___ INPUT RECORDS ___

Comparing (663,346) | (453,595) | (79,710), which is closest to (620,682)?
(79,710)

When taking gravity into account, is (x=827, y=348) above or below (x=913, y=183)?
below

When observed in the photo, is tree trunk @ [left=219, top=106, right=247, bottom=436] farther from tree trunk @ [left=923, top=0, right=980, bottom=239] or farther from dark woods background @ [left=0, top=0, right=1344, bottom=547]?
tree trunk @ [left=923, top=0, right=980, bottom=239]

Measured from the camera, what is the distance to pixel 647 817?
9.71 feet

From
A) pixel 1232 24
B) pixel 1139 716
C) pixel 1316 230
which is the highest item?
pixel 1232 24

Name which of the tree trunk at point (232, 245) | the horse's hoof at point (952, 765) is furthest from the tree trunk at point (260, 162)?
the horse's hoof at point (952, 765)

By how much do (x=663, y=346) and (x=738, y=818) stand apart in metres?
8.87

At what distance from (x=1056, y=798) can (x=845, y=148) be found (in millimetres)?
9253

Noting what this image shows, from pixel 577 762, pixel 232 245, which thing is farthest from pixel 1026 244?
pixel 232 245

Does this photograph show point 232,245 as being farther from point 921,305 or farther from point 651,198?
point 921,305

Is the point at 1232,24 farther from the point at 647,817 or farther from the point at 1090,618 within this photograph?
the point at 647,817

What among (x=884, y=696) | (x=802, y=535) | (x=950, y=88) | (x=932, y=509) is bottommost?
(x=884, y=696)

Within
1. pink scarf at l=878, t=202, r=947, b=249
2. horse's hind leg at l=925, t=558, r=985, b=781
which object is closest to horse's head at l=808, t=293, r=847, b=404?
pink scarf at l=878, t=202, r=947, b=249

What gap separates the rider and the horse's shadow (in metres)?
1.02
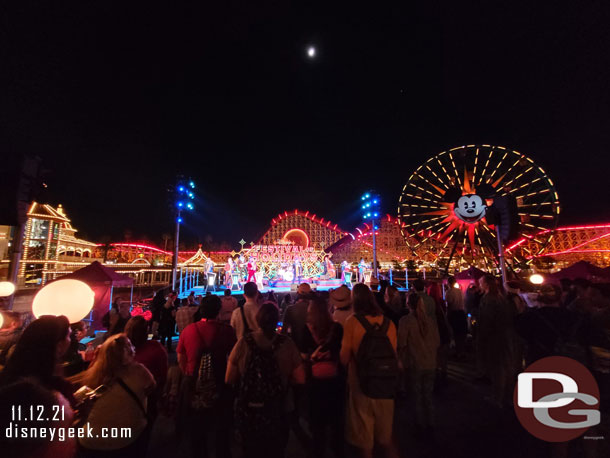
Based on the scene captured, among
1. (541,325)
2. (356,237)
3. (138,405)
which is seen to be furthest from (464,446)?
(356,237)

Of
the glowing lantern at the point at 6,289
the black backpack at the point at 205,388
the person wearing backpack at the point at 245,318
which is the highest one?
the glowing lantern at the point at 6,289

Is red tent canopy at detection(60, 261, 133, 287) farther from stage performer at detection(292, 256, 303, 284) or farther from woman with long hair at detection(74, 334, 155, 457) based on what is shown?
stage performer at detection(292, 256, 303, 284)

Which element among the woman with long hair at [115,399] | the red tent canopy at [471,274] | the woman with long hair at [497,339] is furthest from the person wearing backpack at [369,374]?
the red tent canopy at [471,274]

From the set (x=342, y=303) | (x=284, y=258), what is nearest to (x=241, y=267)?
(x=284, y=258)

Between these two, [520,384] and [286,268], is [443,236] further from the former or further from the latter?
[520,384]

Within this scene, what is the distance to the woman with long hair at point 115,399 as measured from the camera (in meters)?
1.80

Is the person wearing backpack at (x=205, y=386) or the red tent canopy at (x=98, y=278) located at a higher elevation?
the red tent canopy at (x=98, y=278)

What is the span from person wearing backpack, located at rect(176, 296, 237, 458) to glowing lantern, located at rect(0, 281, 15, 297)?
5.05m

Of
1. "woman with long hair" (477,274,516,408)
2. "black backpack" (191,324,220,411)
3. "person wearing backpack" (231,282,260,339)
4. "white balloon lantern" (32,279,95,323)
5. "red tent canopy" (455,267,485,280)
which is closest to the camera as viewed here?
"black backpack" (191,324,220,411)

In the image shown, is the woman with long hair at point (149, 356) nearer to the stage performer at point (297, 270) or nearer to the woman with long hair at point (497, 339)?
the woman with long hair at point (497, 339)

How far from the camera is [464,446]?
2.91 m

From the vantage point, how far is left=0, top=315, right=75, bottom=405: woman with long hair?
5.02ft

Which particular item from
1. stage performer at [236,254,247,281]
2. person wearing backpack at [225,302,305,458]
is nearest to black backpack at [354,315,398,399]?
person wearing backpack at [225,302,305,458]

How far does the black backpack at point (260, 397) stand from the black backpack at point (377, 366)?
2.50 ft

___

> **EXERCISE PROMPT**
Change "dark woods background" to "forest backdrop" throughout the entries above and reproduce all of their lines with nothing else altered. Leave the pictures out of the answer.

> **WRITTEN REPLY**
Comparing (663,346) | (453,595) | (79,710), which is closest to (620,682)?
(79,710)

When taking gravity into account, is (x=827, y=348) above or below (x=913, y=183)?
below

When observed in the photo, is tree trunk @ [left=219, top=106, right=247, bottom=436] farther from tree trunk @ [left=923, top=0, right=980, bottom=239] or farther from forest backdrop @ [left=0, top=0, right=1344, bottom=547]?
tree trunk @ [left=923, top=0, right=980, bottom=239]

Measured from the camera, what is the distance to pixel 647 817?
9.71 feet

From
A) pixel 1232 24
B) pixel 1139 716
C) pixel 1316 230
which is the highest item?
pixel 1232 24

Name which of the tree trunk at point (232, 245) | the horse's hoof at point (952, 765) is furthest from the tree trunk at point (260, 162)?
the horse's hoof at point (952, 765)

By how much do (x=663, y=346) and (x=738, y=818) stand apart in metres?
8.87

At what distance from (x=1056, y=798) can (x=845, y=148) be found (in millimetres)?
9253

Noting what this image shows, from pixel 577 762, pixel 232 245, which thing is farthest from pixel 1026 244?
pixel 232 245

Does this photograph show point 232,245 as being farther from point 921,305 or farther from point 651,198?
point 921,305

Is the point at 1232,24 farther from the point at 647,817 or farther from the point at 1090,618 within this photograph?
the point at 647,817

What among (x=884, y=696) | (x=802, y=535) | (x=950, y=88) | (x=932, y=509) is bottommost?
(x=884, y=696)

Within
1. pink scarf at l=878, t=202, r=947, b=249
2. horse's hind leg at l=925, t=558, r=985, b=781
which object is closest to horse's head at l=808, t=293, r=847, b=404?
pink scarf at l=878, t=202, r=947, b=249

What gap separates the rider and the horse's shadow (in metres)?
1.02
Based on the scene captured, among
1. (541,325)
2. (356,237)
3. (138,405)
which is seen to be furthest from (464,446)?
(356,237)

Of
the glowing lantern at the point at 6,289
the black backpack at the point at 205,388
the person wearing backpack at the point at 245,318
which is the highest one?
the glowing lantern at the point at 6,289

Is red tent canopy at detection(60, 261, 133, 287) farther from stage performer at detection(292, 256, 303, 284) or farther from woman with long hair at detection(74, 334, 155, 457) based on what is shown?
stage performer at detection(292, 256, 303, 284)

Which element among the woman with long hair at [115,399] | the red tent canopy at [471,274] | the woman with long hair at [497,339] is furthest from the person wearing backpack at [369,374]?
the red tent canopy at [471,274]

From the set (x=342, y=303) | (x=284, y=258), what is nearest to (x=241, y=267)?
(x=284, y=258)

Between these two, [520,384] and [286,268], is [443,236] further from the former or further from the latter?
[520,384]

Within this scene, what is the distance to the woman with long hair at point 115,399 as measured from the camera (in meters)?
1.80

Is the person wearing backpack at (x=205, y=386) or the red tent canopy at (x=98, y=278) located at a higher elevation?
the red tent canopy at (x=98, y=278)

What is the span from person wearing backpack, located at rect(176, 296, 237, 458) to glowing lantern, located at rect(0, 281, 15, 297)?
5.05m

Of
1. "woman with long hair" (477,274,516,408)
2. "black backpack" (191,324,220,411)
3. "person wearing backpack" (231,282,260,339)
4. "white balloon lantern" (32,279,95,323)
5. "red tent canopy" (455,267,485,280)
which is closest to the camera as viewed here?
"black backpack" (191,324,220,411)

In the image shown, is the woman with long hair at point (149, 356) nearer to the stage performer at point (297, 270) or nearer to the woman with long hair at point (497, 339)?
the woman with long hair at point (497, 339)

How far from the camera is [464,446]?
2.91 m

From the vantage point, how far is left=0, top=315, right=75, bottom=405: woman with long hair?
5.02ft

Which particular item from
1. stage performer at [236,254,247,281]
2. person wearing backpack at [225,302,305,458]
is nearest to black backpack at [354,315,398,399]?
person wearing backpack at [225,302,305,458]

How far does the black backpack at point (260, 397) stand from the black backpack at point (377, 366)?
2.50 ft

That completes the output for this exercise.